__AIM OF THE TASK__:
Ignoring every picture, transcribe the data in full as it stands.

__ENTRIES SUPPLIED__:
»»

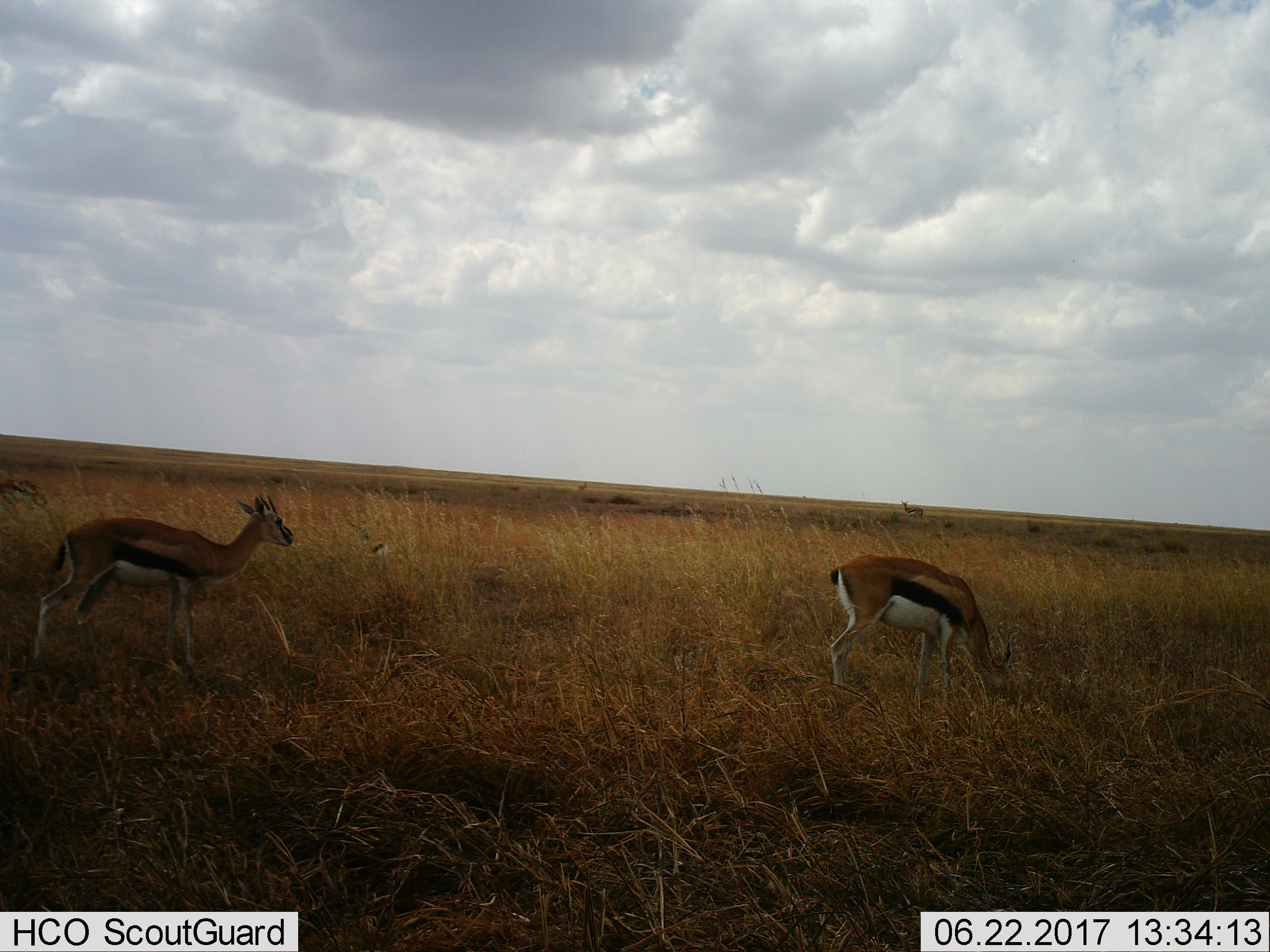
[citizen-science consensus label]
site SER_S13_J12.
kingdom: Animalia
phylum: Chordata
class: Mammalia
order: Artiodactyla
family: Bovidae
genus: Eudorcas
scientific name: Eudorcas thomsonii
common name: thomson's gazelle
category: gazellethomsons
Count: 2.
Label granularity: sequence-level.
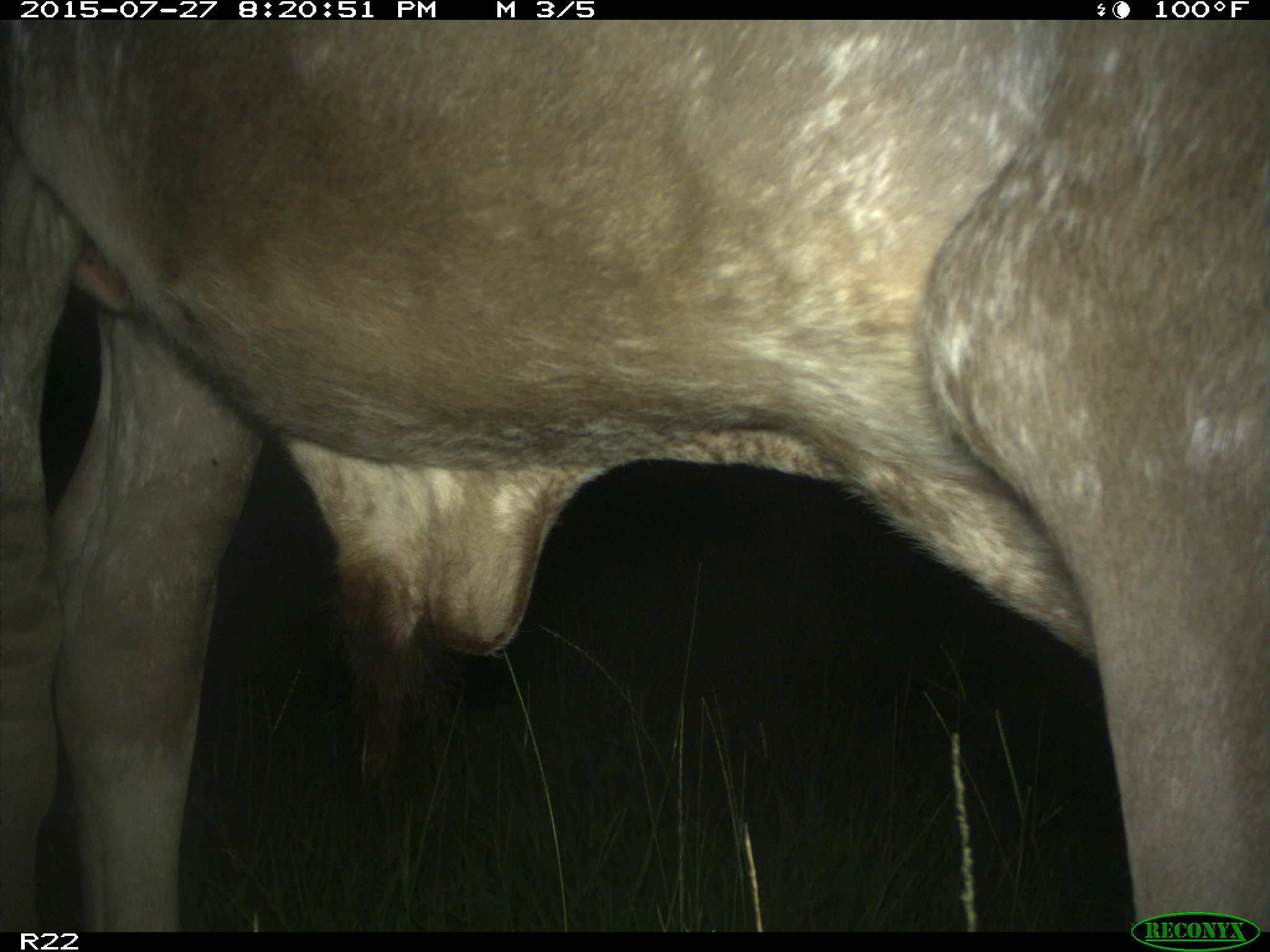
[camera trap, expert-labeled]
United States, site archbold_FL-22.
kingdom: Animalia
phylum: Chordata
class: Mammalia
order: Artiodactyla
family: Bovidae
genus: Bos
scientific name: Bos taurus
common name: domestic cow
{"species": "Bos taurus (domestic cow)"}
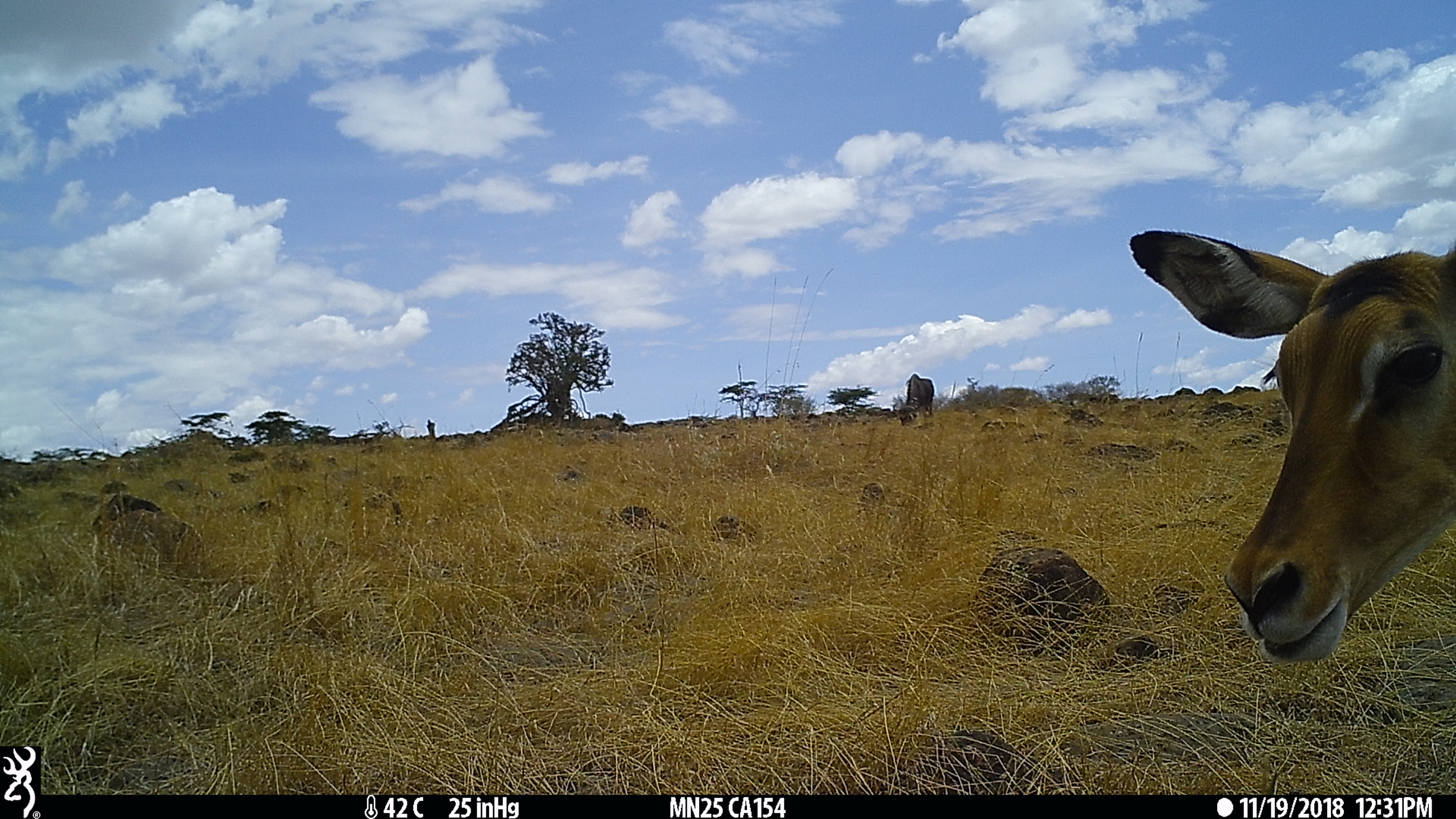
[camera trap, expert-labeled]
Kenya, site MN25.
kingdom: Animalia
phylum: Chordata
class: Mammalia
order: Artiodactyla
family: Bovidae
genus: Aepyceros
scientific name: Aepyceros melampus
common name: impala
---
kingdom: Animalia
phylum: Chordata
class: Mammalia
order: Artiodactyla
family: Bovidae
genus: Connochaetes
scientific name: Connochaetes taurinus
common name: blue wildebeest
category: wildebeest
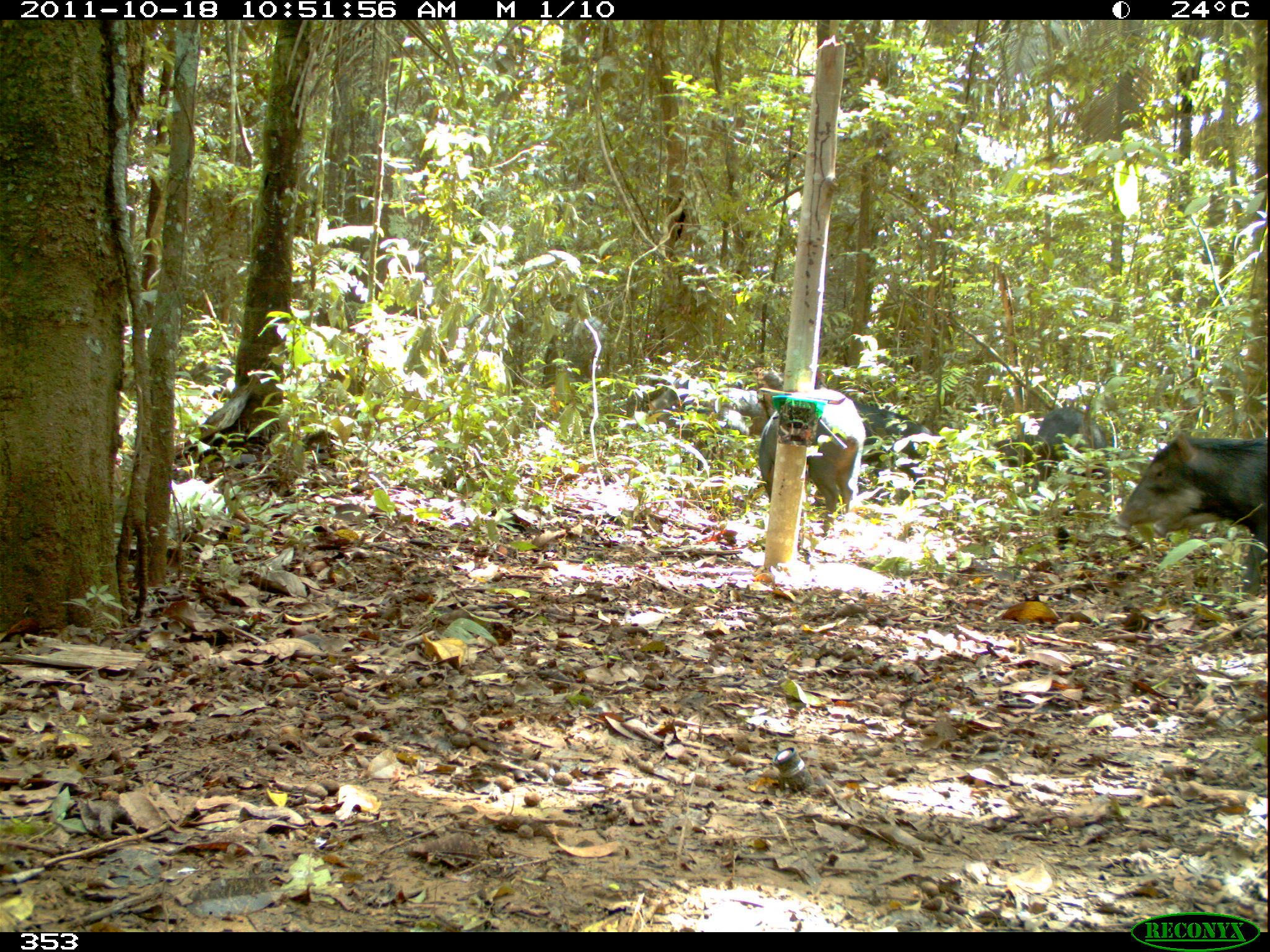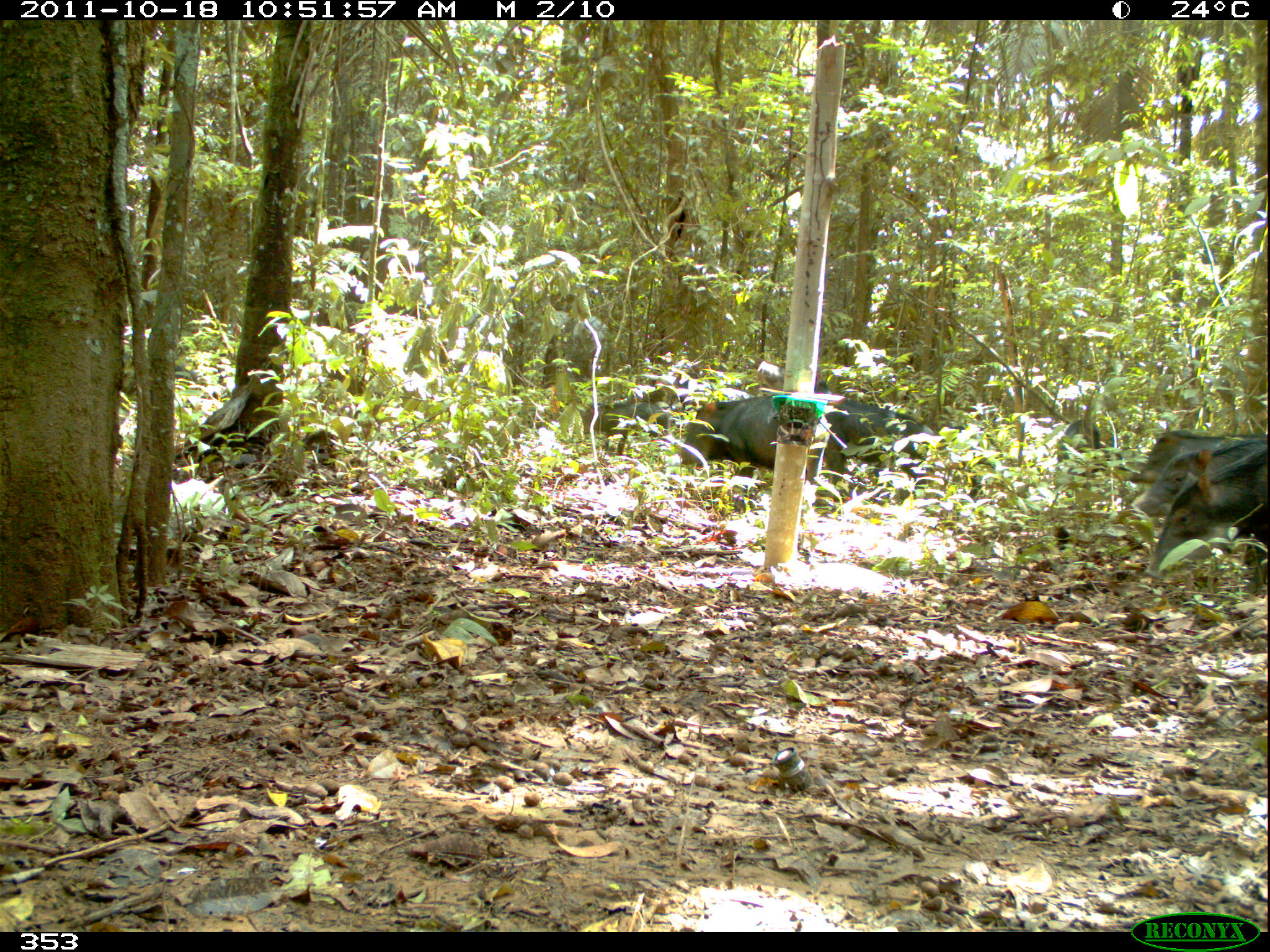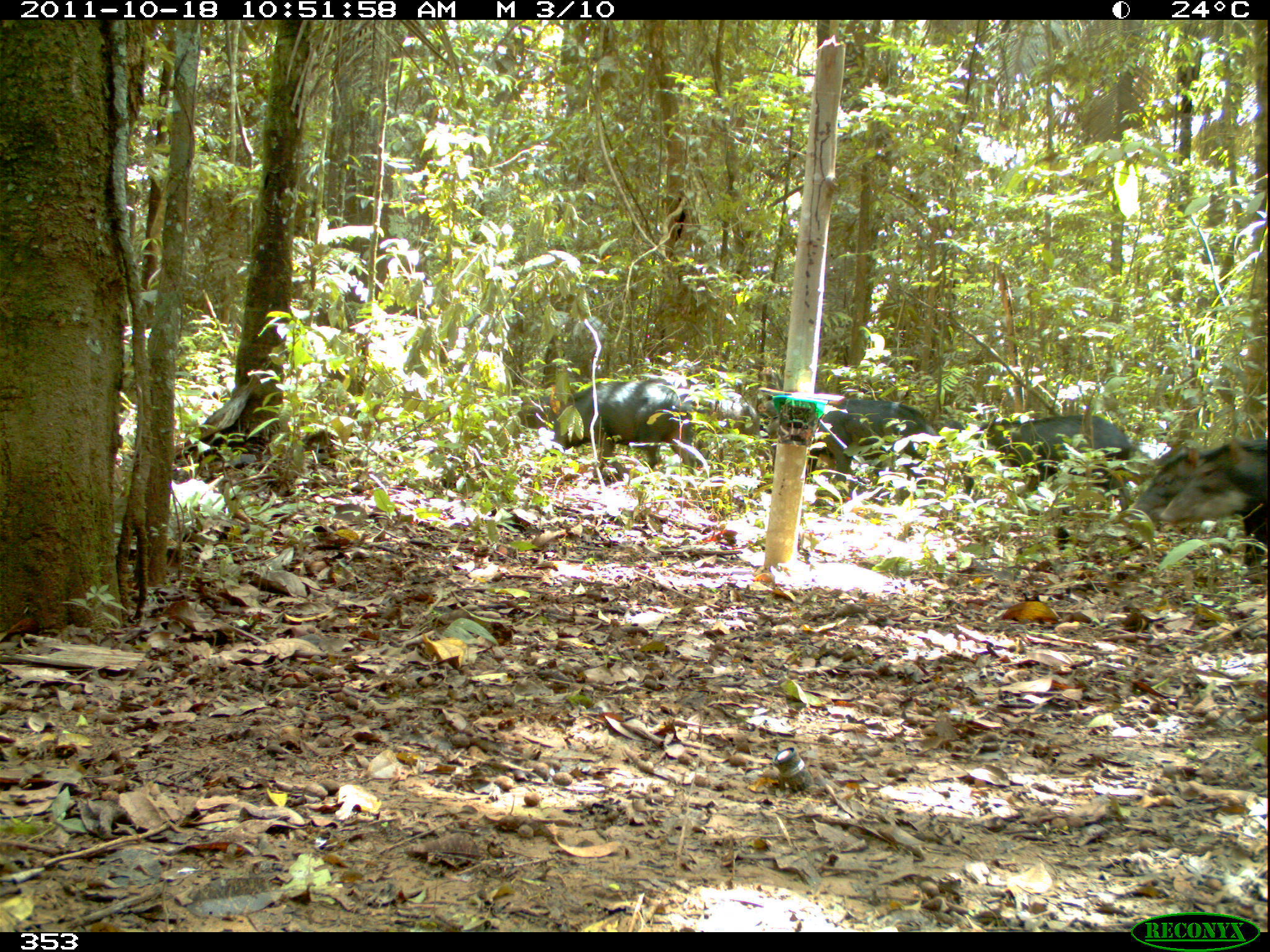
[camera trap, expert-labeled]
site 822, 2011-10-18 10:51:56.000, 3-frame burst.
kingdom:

««

__SOLUTION BELOW__:
[citizen-science consensus label]
site SER_S13_J12.
kingdom: Animalia
phylum: Chordata
class: Mammalia
order: Artiodactyla
family: Bovidae
genus: Eudorcas
scientific name: Eudorcas thomsonii
common name: thomson's gazelle
category: gazellethomsons
Count: 2.
Label granularity: sequence-level.
[camera trap, expert-labeled]
United States, site archbold_FL-22.
kingdom: Animalia
phylum: Chordata
class: Mammalia
order: Artiodactyla
family: Bovidae
genus: Bos
scientific name: Bos taurus
common name: domestic cow
{"species": "Bos taurus (domestic cow)"}
[camera trap, expert-labeled]
Kenya, site MN25.
kingdom: Animalia
phylum: Chordata
class: Mammalia
order: Artiodactyla
family: Bovidae
genus: Aepyceros
scientific name: Aepyceros melampus
common name: impala
---
kingdom: Animalia
phylum: Chordata
class: Mammalia
order: Artiodactyla
family: Bovidae
genus: Connochaetes
scientific name: Connochaetes taurinus
common name: blue wildebeest
category: wildebeest
[camera trap, expert-labeled]
site 822, 2011-10-18 10:51:56.000, 3-frame burst.
kingdom:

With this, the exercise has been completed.